Ted Strickland is being considered for the Vice-Presidency, and it makes great political sense. Ohio is pivitol to the election of any President. It’s unfortuante that there is not a strong Republican Governor that could do the same thing for a Republican ticket.
Friday, September 07, 2007
WASHINGTON — It’s almost a year before the presidential nominating conventions, but speculation has begun that Ohio Gov. Ted Strickland could be on a short list of possible running mates for whoever wins the Democratic nomination.
Strickland is popular, and not just with Democrats. According to a Quinnipiac University poll, released Wednesday, 54 percent of Republicans said they approve of the job he is doing.
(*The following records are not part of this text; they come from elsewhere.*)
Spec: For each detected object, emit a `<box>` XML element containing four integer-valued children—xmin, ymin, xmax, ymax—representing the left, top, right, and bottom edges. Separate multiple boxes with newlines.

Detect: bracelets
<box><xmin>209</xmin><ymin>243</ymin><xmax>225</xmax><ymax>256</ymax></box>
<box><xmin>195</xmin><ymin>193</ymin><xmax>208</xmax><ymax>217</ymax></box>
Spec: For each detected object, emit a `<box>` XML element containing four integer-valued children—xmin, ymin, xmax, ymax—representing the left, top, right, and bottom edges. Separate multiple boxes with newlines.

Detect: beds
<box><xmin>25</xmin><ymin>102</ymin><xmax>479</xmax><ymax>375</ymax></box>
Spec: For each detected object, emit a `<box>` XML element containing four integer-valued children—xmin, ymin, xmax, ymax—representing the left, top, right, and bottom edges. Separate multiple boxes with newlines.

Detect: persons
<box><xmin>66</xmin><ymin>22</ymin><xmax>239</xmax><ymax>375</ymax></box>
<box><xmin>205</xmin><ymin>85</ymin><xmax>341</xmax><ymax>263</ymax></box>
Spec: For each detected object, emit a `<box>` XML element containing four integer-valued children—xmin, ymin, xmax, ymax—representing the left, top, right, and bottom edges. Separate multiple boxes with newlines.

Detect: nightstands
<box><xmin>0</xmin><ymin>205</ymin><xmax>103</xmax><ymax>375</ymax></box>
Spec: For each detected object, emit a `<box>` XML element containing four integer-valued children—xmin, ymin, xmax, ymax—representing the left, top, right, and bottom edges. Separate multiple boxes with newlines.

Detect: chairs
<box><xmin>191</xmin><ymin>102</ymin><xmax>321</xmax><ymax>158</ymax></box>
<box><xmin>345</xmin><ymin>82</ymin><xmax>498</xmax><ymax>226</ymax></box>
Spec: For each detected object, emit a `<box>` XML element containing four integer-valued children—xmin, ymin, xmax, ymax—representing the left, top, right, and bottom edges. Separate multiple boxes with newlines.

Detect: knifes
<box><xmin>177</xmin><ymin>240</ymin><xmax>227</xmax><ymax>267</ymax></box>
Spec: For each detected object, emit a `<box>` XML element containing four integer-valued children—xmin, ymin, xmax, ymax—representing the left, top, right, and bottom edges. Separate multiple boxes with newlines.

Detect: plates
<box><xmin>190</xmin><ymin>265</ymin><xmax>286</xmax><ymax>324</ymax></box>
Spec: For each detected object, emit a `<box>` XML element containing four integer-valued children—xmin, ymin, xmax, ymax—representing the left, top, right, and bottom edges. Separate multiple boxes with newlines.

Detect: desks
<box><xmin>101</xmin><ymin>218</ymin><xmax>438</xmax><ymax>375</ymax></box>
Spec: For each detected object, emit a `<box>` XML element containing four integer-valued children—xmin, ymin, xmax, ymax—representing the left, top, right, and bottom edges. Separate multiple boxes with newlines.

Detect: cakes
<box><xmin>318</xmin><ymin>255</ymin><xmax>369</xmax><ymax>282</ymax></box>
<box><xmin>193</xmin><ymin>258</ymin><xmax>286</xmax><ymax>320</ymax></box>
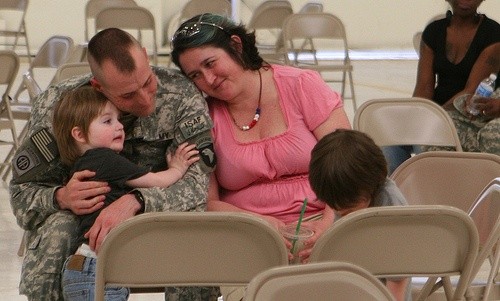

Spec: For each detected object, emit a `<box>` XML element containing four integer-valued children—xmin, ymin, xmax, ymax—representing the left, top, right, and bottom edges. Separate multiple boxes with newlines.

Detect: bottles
<box><xmin>465</xmin><ymin>74</ymin><xmax>497</xmax><ymax>115</ymax></box>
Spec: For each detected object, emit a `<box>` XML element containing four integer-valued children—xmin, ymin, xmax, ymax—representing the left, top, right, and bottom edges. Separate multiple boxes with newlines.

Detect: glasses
<box><xmin>170</xmin><ymin>21</ymin><xmax>229</xmax><ymax>48</ymax></box>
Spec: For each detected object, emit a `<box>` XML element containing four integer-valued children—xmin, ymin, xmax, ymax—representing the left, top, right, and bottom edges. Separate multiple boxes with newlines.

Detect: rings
<box><xmin>483</xmin><ymin>110</ymin><xmax>486</xmax><ymax>115</ymax></box>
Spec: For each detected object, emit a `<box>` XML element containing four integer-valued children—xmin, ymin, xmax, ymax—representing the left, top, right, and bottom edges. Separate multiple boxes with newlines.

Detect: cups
<box><xmin>279</xmin><ymin>224</ymin><xmax>314</xmax><ymax>264</ymax></box>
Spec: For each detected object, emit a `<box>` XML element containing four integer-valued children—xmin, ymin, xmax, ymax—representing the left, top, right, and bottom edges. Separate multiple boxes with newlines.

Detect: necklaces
<box><xmin>225</xmin><ymin>68</ymin><xmax>262</xmax><ymax>131</ymax></box>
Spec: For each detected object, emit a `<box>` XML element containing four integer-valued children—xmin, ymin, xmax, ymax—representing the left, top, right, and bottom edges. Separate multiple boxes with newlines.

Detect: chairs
<box><xmin>0</xmin><ymin>0</ymin><xmax>500</xmax><ymax>301</ymax></box>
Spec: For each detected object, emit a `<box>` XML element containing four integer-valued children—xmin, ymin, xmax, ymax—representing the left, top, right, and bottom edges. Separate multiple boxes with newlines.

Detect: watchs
<box><xmin>134</xmin><ymin>190</ymin><xmax>145</xmax><ymax>212</ymax></box>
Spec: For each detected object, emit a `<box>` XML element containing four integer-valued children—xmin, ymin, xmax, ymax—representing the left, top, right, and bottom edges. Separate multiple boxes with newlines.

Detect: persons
<box><xmin>309</xmin><ymin>128</ymin><xmax>412</xmax><ymax>301</ymax></box>
<box><xmin>8</xmin><ymin>27</ymin><xmax>221</xmax><ymax>301</ymax></box>
<box><xmin>379</xmin><ymin>0</ymin><xmax>500</xmax><ymax>175</ymax></box>
<box><xmin>414</xmin><ymin>92</ymin><xmax>500</xmax><ymax>156</ymax></box>
<box><xmin>54</xmin><ymin>85</ymin><xmax>200</xmax><ymax>301</ymax></box>
<box><xmin>171</xmin><ymin>13</ymin><xmax>352</xmax><ymax>266</ymax></box>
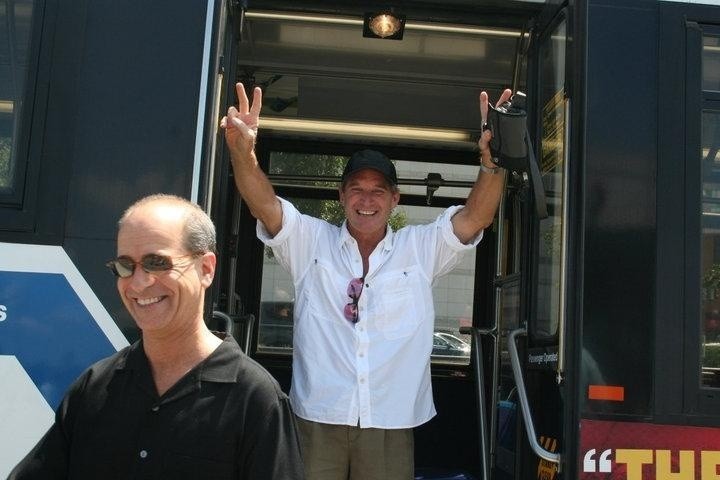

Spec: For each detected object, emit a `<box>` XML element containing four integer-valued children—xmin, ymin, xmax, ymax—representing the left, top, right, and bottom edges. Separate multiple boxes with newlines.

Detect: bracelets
<box><xmin>476</xmin><ymin>159</ymin><xmax>504</xmax><ymax>175</ymax></box>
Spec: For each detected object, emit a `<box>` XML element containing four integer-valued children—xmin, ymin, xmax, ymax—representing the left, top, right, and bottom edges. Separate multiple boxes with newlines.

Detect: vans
<box><xmin>258</xmin><ymin>301</ymin><xmax>293</xmax><ymax>346</ymax></box>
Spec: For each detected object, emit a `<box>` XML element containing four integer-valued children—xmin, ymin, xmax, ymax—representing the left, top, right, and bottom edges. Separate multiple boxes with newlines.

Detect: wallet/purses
<box><xmin>482</xmin><ymin>91</ymin><xmax>529</xmax><ymax>171</ymax></box>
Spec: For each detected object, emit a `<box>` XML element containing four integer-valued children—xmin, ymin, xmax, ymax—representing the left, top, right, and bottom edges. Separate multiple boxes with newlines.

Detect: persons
<box><xmin>218</xmin><ymin>81</ymin><xmax>519</xmax><ymax>479</ymax></box>
<box><xmin>5</xmin><ymin>193</ymin><xmax>309</xmax><ymax>480</ymax></box>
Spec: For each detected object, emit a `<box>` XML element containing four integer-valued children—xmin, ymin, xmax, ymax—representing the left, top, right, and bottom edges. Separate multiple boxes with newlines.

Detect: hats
<box><xmin>342</xmin><ymin>150</ymin><xmax>397</xmax><ymax>185</ymax></box>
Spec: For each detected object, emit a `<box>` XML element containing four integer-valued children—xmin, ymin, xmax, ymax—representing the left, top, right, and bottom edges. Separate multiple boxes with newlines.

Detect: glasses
<box><xmin>106</xmin><ymin>253</ymin><xmax>204</xmax><ymax>278</ymax></box>
<box><xmin>344</xmin><ymin>278</ymin><xmax>364</xmax><ymax>323</ymax></box>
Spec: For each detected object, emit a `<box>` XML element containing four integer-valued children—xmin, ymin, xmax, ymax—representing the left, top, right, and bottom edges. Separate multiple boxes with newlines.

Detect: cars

More importantly, he is popular in a state that could very well decide who America’s next president will be.
“Given the lesson of the 2004 election — that it is very difficult for either party to win the White House without carrying Ohio — the Democratic nominee would be foolish not to at least consider Ted Strickland as his or her running mate,” said Peter Brown, assistant director of Quinnipiac University’s Polling Institute.
The Washington Post last month listed some of the positives the 65-year-old governor would bring to the ticket: He is the son of a steelworker, a former Methodist minister, a former six-term member of Congress who earned an “A” rating from the National Rifle Association and an advocate of abortion rights and universal health care.
It did not mention the brief flurry during the 2006 Democratic gubernatorial primary in which a rival criticized Strickland for having once hired a man as a congressional aide who had been convicted of exposing himself to children. Strickland said he was unaware of the man’s record when he hired him in 1997. He eventually won the governorship with more than 60 percent of the vote.
Strickland is doing his best to discourage any VP speculation. “He intends to finish his career as the governor of Ohio,” his spokesman, Keith Dailey, said Thursday.
Such statements have done little to quell the parlor game that political junkies, members of the media and even top aides to presidential candidates engage in long before the primaries even start.
“I was a Bob Graham proponent in 2000 because … he could come as close to anyone in delivering Florida,” said Chris Lehane a senior aide to Democratic nominee Al Gore in 2000. In 2008, “you look at an Ohio with a Strickland — governor, minister, seemingly capable of giving you the Buckeye State — and it makes sense at this stage to speculate about him being in the mix.”